(DOCUMENT PASSAGE):
⟨
1. Okay, whatever.  No surprise here.  He's never posted anything directly confrontational in the past, but he's among those users I wouldn't necessarily put it past (though he is at the bottom of that list, easily).

2. Not cool.  Users should have the right to know exactly why they were banned, and the opportunity to discuss said ban directly with the staff member responsible so as to clear up any questions they might have.  And it looks like Sonderjen has several.

3. This is an issue I have with pretty much every website you could name, because they all seem to do this: temporary suspensions and permanent expulsions are both referred to as "bans" without any sort of language clarifying which.  This always causes no end of confusion and drama among other users, who have no way of knowing and assume it's permanent because in the real world, that's what "ban" _means_.  If they _knew_ the person was just "in the time-out chair," they'd probably keep quiet(er) about the whole mess.  Especially if they knew it was only three f'ing days!

4. In my own opinion, this might have been grounds for a warning and deletion at _most_.  First of all, I've already seen that meme pop up two other places, by users who are _not_ known for directly attacking specific people.  Secondly, I don't know anyone who'd argue that failing to report policy violation is a serious offense, much less one that merits the same punishment as those violators themselves (I'm guessing the users who left those comments are the other ones who got banned, here).
⟩
(DATA LISTING):
⟨
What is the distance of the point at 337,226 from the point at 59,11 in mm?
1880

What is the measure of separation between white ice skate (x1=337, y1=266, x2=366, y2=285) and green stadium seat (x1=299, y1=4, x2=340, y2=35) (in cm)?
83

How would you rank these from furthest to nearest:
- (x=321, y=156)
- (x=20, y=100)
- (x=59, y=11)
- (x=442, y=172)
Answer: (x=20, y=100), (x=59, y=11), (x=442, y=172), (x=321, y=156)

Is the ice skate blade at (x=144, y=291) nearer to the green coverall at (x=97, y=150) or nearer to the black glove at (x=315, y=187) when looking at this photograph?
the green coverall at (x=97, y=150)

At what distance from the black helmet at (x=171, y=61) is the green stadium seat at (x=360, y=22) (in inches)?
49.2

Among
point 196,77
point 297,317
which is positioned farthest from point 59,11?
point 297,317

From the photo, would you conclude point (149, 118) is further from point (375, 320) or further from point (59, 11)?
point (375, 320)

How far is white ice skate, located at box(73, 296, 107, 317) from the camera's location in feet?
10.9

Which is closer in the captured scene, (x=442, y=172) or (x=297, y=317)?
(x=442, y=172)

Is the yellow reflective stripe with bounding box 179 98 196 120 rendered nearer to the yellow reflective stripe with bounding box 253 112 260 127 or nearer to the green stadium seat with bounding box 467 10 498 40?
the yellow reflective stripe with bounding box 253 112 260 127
⟩
⟨
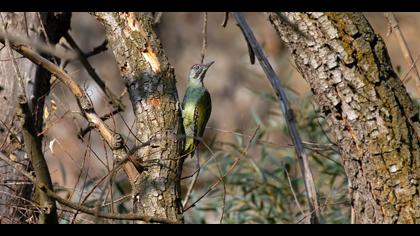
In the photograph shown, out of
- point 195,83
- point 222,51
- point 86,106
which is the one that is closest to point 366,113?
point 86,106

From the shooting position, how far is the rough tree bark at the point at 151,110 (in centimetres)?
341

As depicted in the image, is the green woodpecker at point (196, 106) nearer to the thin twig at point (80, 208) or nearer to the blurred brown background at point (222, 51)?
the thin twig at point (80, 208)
⟩
(EXERCISE DESCRIPTION):
Repeat the forum post's passage between "2. Not cool." and "Sonderjen has several.", inclusive.

(RESPONSE BELOW):
2. Not cool.  Users should have the right to know exactly why they were banned, and the opportunity to discuss said ban directly with the staff member responsible so as to clear up any questions they might have.  And it looks like Sonderjen has several.